Begin at the line containing "将手指移出红色线圈，并将整体翻转过来，使红色线圈向上" in the entries below and end at the line containing "用褐色线围绕手指一圈，并从红色线圈内穿过"; transcribe that range exactly and nothing outside it.

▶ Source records
• • • • •
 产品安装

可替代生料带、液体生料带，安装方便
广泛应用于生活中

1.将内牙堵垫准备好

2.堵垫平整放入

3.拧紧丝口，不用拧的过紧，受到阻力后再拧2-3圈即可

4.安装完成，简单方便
• • • • •
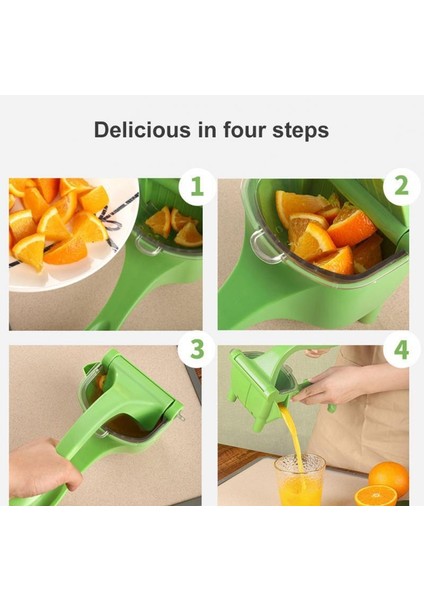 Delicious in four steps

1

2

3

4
• • • • •
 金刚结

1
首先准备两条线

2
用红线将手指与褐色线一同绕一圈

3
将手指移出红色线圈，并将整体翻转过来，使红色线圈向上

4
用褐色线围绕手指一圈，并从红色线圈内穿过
• • • • •
▶ Output for this exercise
将手指移出红色线圈，并将整体翻转过来，使红色线圈向上

4
用褐色线围绕手指一圈，并从红色线圈内穿过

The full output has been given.